Zomato reported a net loss of Rs 360 crore, as against a loss of Rs 134 crore in the quarter ended March 31, 2021.

Losses jumped on a sequential basis, too, from Rs 67 crore in the three months ended December 31, 2021.

Consolidated revenue from operations surged 75% to Rs 1,212 crore from Rs 692 crore a year earlier. Sequentially, however, revenue rose just 9%.

Total expenses during the fourth quarter rose to Rs 1,702 crore from Rs 885 crore earlier, Zomato said.

On Monday, the company’s shares on the BSE closed 1.8% lower at Rs 57. Zomato’s share price, which made a strong debut on the bourses last year, has corrected sharply and is now down 66% from its peak of Rs 169.10. The company had issued its shares at Rs 76 each during the IPO.

Other Key Highlights

1) For FY22, consolidated net loss increased to Rs 1,222.5 crore from Rs 816.4 crore in the previous year.

2) Revenue from operations in FY22 more than doubled to Rs 4,192.4 crore from Rs 1,993.8 crore in FY21.

3) Average monthly transacting customers at all-time high of 15.7 million in Q4, up from 15.3 million in Q3.
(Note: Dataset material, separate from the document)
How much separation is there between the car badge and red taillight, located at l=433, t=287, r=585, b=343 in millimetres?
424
4) Gross Order Value grew 6% QoQ and 77% YoY to a record high of Rs 5,850 crore in Q4.

5) Launched operations in 300 new cities in Q4. Now present in 1,000 towns and cities across India.

6) Adjusted revenue grew 8% quarter-over-quarter and 67% year-over-year to Rs 1,540 crore in Q4.
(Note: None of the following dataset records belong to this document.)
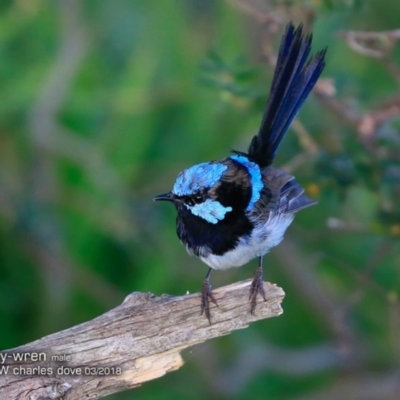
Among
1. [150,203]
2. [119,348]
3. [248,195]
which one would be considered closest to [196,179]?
[248,195]

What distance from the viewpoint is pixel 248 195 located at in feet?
11.1

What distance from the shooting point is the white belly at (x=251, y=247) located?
3268 millimetres

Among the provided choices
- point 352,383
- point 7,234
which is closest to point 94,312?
point 7,234

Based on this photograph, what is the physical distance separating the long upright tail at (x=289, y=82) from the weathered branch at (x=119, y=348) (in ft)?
3.27

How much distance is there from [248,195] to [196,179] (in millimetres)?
269

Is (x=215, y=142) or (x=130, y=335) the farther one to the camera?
A: (x=215, y=142)

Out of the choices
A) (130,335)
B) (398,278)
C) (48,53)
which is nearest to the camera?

7) Adjusted EBITDA loss reduced to Rs 220 crore billion in Q4 from Rs 270 crore a year earlier.

Management Commentary

Zomato Founder and CEO Deepinder Goyal said the company is aiming for accelerated growth along with further reduction in losses and increasing profits in some time.

“We are clear on what our long-term shareholders expect of us and we are working hard to deliver on both growth and profitability expectations,” Goyal said.

He also said growth trajectory is back on track, and the management doesn’t foresee ‘post-COVID ramifications’ affecting the growth rate. “Having said that, even before COVID, growth in our business has been lumpy (and not linear) – so it is essential to take a long-term view of our business,” he said.

On reports of Zomato acquiring quick commerce company Blinkit (formerly Grofers), he said, “We have committed to give them a short-term loan of up to $150 million to fund their short-term capital needs. Beyond that, there is nothing to share at this moment.”

He, however, said Zomato remains bullish on quick commerce, especially given how synergistic it is to its core food delivery business. Blinkit has grown well in the past six months and has significantly reduced its operating losses, Goyal said. “While there is a lot to do as the business is at its early stages, there's still a lot of low hanging fruit to drive growth and efficiency,” he said.